Text to read →
Claiming Mr Hancock was the "ultimate decision-maker" in awarding the contract to Abingdon Health, Mr Barrett told the court that Mr Hancock had used multiple non-government emails for Government business. However, no searches had been conducted and no documents had been disclosed.
Philip Moser QC, for DHSC which is contesting the claim, argued Mr Hancock had a "limited" role in the contracts.
"There is no reasonable basis on which to seek such disclosure, because Mr Hancock's involvement in the matters which are in issue in these proceedings was limited and, in any event, any communications from the then Secretary of State would have been caught by the existing disclosure exercise," he said.
Mr Justice Fraser ordered that both Mr Hancock's Government and non-Government communications that were used for Government business should be searched for relevant material.
The judge said: "It seems to me that even though his involvement has been described as 'limited', 'limited' can still be quite significant."
He also ordered that ex-health minister Lord Bethell must provide a witness statement over the use of personal devices for Government business.

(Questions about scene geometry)
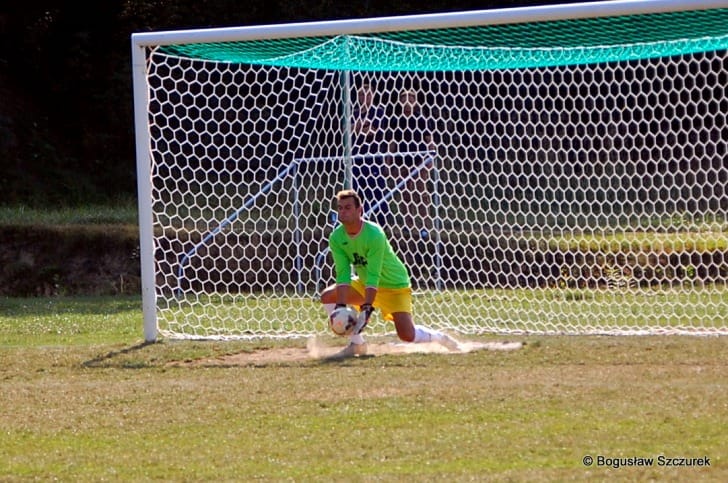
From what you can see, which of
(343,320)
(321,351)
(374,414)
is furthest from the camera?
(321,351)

...

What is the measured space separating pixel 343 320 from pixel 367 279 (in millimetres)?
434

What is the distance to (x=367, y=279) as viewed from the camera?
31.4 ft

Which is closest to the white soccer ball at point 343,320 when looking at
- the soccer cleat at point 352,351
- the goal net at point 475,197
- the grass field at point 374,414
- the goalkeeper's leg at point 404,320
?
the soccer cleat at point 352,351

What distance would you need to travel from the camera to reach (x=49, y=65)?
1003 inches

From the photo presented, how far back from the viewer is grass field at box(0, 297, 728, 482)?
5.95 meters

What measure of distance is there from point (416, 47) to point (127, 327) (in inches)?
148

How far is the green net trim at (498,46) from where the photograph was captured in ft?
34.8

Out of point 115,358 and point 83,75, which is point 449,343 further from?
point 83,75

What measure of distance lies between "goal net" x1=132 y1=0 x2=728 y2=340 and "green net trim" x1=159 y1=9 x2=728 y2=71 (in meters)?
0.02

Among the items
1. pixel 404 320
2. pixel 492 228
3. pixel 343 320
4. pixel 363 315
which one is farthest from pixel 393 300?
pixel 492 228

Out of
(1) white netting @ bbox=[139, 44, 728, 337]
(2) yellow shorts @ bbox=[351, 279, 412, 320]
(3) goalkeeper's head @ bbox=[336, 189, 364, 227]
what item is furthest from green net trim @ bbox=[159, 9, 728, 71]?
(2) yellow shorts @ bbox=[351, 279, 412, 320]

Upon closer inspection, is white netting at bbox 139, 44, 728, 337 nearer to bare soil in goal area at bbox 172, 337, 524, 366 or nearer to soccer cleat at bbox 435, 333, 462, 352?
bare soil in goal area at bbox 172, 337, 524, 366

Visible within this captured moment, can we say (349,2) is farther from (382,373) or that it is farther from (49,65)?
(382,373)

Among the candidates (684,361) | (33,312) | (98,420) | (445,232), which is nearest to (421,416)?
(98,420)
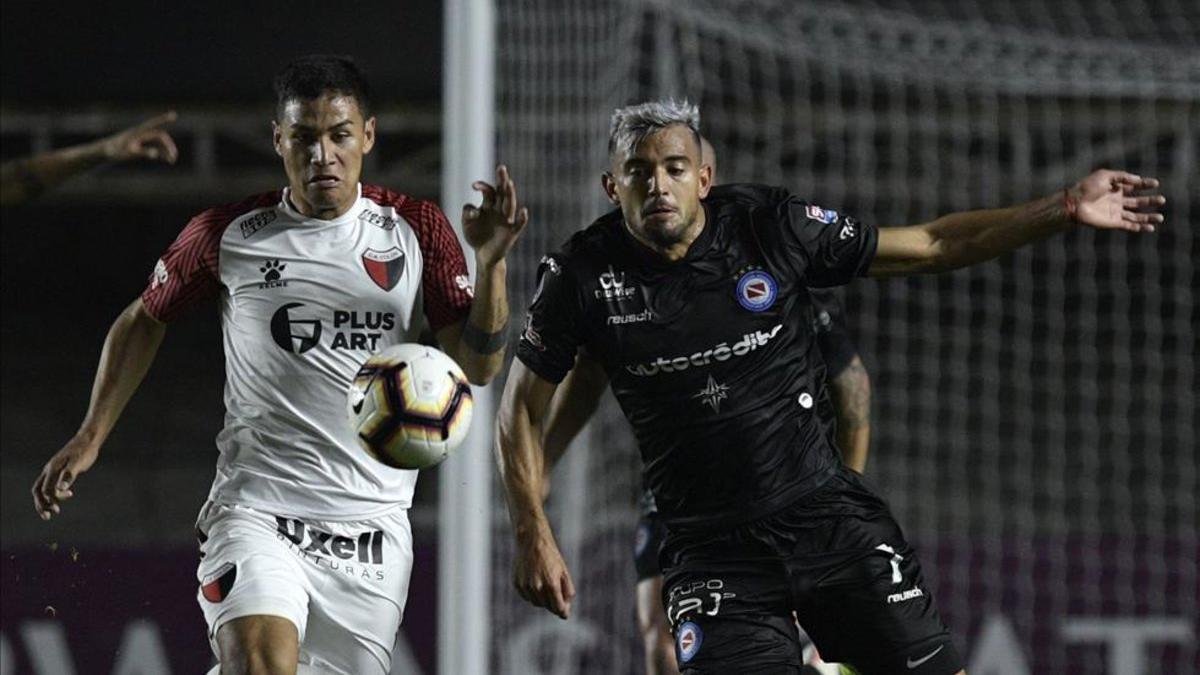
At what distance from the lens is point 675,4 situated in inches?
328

--

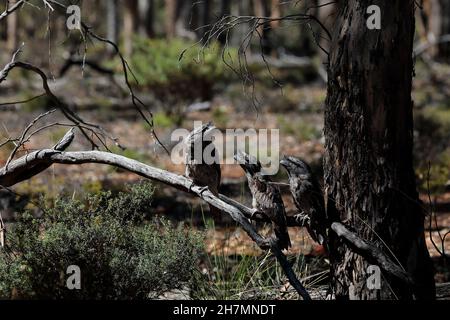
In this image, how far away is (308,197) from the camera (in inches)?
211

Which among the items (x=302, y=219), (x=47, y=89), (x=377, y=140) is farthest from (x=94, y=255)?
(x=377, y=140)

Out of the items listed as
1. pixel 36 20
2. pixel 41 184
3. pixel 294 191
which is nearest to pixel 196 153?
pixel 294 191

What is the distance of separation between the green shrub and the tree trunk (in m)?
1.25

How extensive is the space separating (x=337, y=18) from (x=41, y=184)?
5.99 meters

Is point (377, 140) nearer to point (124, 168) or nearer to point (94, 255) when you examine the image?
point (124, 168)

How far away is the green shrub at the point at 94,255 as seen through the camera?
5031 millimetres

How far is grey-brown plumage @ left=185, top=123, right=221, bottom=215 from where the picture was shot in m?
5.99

Given task 1 → Pull out each line of the records that contains the word "this", matching case exactly.
Given task 2 → Carry the court report on Mr Hancock's communications forward from its last sentence.

Result 1 →
Visible within this captured moment, can we say (349,2) is farther from (382,373) or that it is farther from (49,65)?
In this image, how far away is (308,197) from the camera (in inches)?

Result 2 →
The Conservative peer left the Department of Health and Social Care (DHSC) last week following calls to resign over his use of a personal email account rather than official communication channels.
Mr Moser said in written arguments: "There is no evidence whatsoever in the documents relied upon by the claimants ... that Lord Bethell, or others, used personal communications devices to communicate substantively with Mr Hancock in relation to Abingdon."
However, he added that the former minister had agreed to provide a witness statement and to have his devices searched.
A spokesperson for the former health secretary said: "Mr Hancock had no involvement in the awarding of this contract, or indeed any other contracts. They were all awarded through formal processes, as the National Audit Office has confirmed.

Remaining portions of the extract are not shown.